═════ PASSAGE TO READ ═════
14 SES 04 B, Rural Schools and Communities: Challenges and Opportunities across Countries
The content of this research activity deals with the isolation of rural schools (Simone W., Corbett M., 2014) with particular attention to the opportunity to design and propose to the families and the local community a model of schooling that offer a non-standard organisation of times, space and curriculum (Kahn S., Sandrone G., (2011) in order to avoid the closure of the school in the rural context.
According to Hargreaves (2009) one ‘‘reason to pursue research in rural schools is the view that rural schools’ educational provision is inferior to that provided in larger urban schools where there are more teachers and easier access to resources for teaching and learning’’.
In Italy the majority of schools located in rural or internal areas (Internal Area Strategy, 2013) have two risky features: they are threatened with closure due to the reduced number of students enrolled (less than 125); they run the risk to be organised in multigrade classrooms (Kornish, 2006; Kaloja, 2006). This latter characteristic is regarded by the families as a low quality learning offer for their children, as Dewey refers to ”education in rural places ends up in inequality instead of equity for all, and so do not fulfill their core purpose” (Dewey, 2004) .
The international literature lacks of examples about the management of multiage classroom by teachers and its effectiveness in term of learning (Veenman, 1996). More recently Smit&Engeli (2015) and Beihammera & Hascherb (2015) have investigated more deeply into this topic. Smit&Engeli (2015) concluded that “teachers need a set of pedagogical practices based on a more integrated curriculum” not one curriculum for each age group (Hoffman, 2003). Their research identified seven central element of mixed age teaching, two of their seven elements can be identified in the described case study: differentiated and individual learning and flexible and multiage grouping. Beihammera & Hascherb (2015) focalised their investigation on a model of Differentiated Instruction.
The observed school is located in a small rural isolated area of Italy, that suffer the risk of closure since 2014. In order to contain this risk an agreement has been signed by the local community, the school leader and the families. The school leader and the teachers proposed to them a model of schooling based on differentiated instruction and autonomous learning, where heterogeneous classroom is the core of the school model, although the number of the enrolled students per classroom is enough to have an homogeneous classroom. The Differentiated Instruction in our case study impacted on the organization of school space and school time (Tomlinson, 2014; Orsi, 2016). They change the learning environment from a traditional setting in rows-and-columns into a flexible space organized in functional areas. Each classroom has been organized into ‘stazioni’ (stations). A station consists in a group table of maximum six students devoted to a particular subject and arranged with related material (books, learning objects). In each classroom typically they have four stations: one focused on the disciplines of Literature, two on Science subjects, one for peer-to-peer instruction. The non-standard school organisation attracted the interest of families that are available to move from the near towns since consider the proposed model highly innovative (Bannister D., 2017). According to the observations of the school, the research questions focuses on pedagogical aspects dealing with the relationship between Differentiated Instruction and the organisation of the physical learning environment that enables students to be autonomous OECD (2010). A second focus of research deals with the role of the family within the school in a small community (Bokas, A., 2017) . The presentation will try to describe, through interviews and classroom observation, the model of schooling.
═════
THE TASK: According to the abstract on rural schools, what is the maximum number of students at one classroom station?
═════ DATA EXTRACT ═════
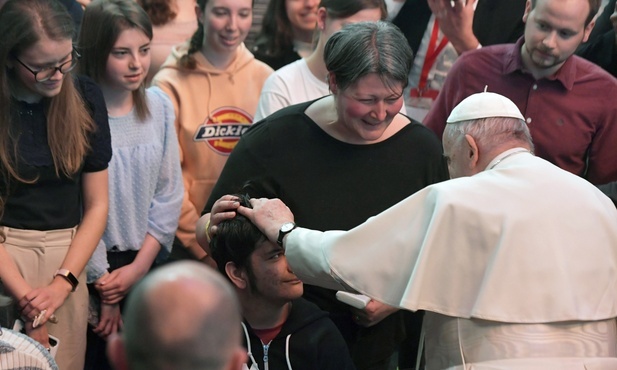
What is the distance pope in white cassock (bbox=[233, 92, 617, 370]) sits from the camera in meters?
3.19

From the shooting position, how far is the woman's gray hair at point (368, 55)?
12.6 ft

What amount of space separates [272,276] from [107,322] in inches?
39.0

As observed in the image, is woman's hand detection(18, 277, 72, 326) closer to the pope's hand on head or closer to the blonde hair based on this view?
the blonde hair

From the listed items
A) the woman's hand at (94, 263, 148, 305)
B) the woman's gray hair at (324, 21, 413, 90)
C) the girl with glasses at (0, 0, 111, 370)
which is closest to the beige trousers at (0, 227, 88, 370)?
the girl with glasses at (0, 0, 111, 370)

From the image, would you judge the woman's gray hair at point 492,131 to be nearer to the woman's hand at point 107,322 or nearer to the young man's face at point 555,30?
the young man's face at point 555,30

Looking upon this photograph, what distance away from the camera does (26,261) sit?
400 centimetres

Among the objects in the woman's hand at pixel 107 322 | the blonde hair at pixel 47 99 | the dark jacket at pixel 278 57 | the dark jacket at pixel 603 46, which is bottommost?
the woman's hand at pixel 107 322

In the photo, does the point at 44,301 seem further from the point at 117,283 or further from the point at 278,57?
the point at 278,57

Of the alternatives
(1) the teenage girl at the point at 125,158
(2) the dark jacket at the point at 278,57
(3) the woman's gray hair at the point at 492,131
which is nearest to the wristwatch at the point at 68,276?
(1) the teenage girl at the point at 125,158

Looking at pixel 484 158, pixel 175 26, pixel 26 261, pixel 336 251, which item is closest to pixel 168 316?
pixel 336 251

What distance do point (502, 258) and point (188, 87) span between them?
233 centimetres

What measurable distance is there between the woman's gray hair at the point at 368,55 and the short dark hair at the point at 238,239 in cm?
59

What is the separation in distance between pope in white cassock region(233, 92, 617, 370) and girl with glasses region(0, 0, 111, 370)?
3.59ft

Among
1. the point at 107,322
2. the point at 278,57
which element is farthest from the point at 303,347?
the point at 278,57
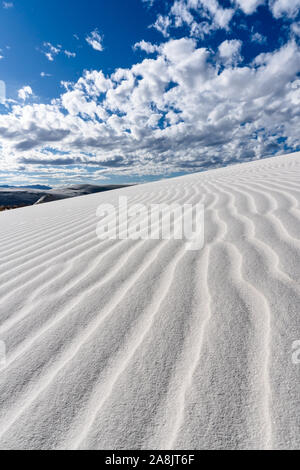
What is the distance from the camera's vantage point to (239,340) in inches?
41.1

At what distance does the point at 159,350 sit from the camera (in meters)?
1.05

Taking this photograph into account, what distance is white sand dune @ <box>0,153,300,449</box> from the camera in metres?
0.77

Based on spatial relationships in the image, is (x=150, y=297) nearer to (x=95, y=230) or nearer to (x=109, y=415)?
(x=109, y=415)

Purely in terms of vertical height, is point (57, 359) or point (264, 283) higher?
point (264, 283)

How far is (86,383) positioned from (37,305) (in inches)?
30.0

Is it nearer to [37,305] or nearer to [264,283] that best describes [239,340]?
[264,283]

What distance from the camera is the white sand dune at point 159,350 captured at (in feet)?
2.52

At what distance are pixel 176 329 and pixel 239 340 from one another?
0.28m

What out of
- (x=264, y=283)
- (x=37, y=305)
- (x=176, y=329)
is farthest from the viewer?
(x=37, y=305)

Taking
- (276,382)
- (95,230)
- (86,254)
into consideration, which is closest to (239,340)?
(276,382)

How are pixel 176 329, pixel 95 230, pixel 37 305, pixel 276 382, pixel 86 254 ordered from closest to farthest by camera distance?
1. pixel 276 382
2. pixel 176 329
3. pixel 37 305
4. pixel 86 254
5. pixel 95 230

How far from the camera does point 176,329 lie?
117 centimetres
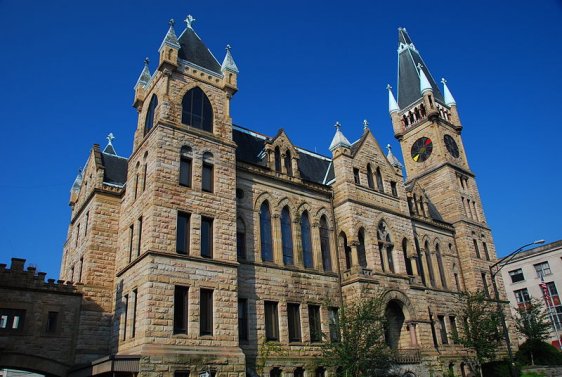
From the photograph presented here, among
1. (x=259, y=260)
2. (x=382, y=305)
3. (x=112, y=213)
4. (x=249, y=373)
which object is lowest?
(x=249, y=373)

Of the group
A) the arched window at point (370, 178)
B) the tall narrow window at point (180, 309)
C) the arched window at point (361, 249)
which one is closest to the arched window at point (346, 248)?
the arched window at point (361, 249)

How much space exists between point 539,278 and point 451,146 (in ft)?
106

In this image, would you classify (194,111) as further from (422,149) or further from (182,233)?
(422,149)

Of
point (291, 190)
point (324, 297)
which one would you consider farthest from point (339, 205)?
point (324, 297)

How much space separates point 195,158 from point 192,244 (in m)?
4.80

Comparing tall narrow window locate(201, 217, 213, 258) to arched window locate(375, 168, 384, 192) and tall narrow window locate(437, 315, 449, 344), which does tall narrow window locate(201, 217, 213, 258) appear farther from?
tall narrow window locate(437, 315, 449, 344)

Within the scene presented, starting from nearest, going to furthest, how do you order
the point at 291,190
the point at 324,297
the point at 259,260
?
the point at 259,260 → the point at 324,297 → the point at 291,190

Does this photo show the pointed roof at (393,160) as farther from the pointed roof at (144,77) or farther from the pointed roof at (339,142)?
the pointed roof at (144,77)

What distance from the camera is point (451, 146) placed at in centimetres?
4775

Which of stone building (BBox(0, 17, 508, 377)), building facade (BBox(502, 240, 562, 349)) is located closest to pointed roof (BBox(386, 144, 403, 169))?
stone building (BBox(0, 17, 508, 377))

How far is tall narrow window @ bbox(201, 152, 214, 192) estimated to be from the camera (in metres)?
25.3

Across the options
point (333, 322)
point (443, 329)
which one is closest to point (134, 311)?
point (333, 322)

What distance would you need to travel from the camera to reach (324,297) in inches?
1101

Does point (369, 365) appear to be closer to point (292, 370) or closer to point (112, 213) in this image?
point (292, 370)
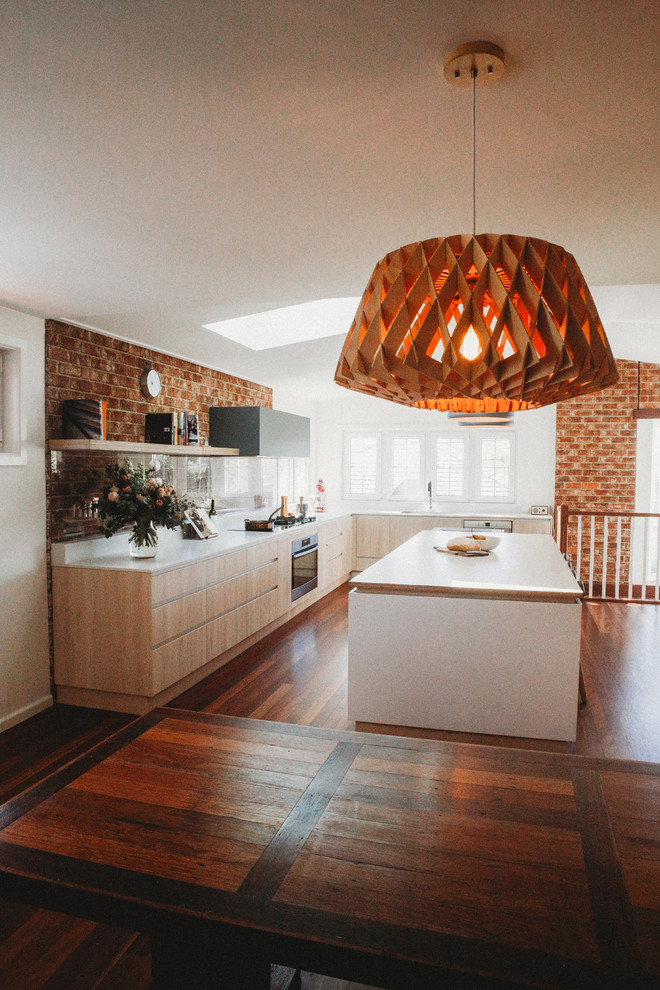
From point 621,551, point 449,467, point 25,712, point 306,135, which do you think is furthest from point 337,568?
═════
RESULT OF THE EXERCISE: Six students.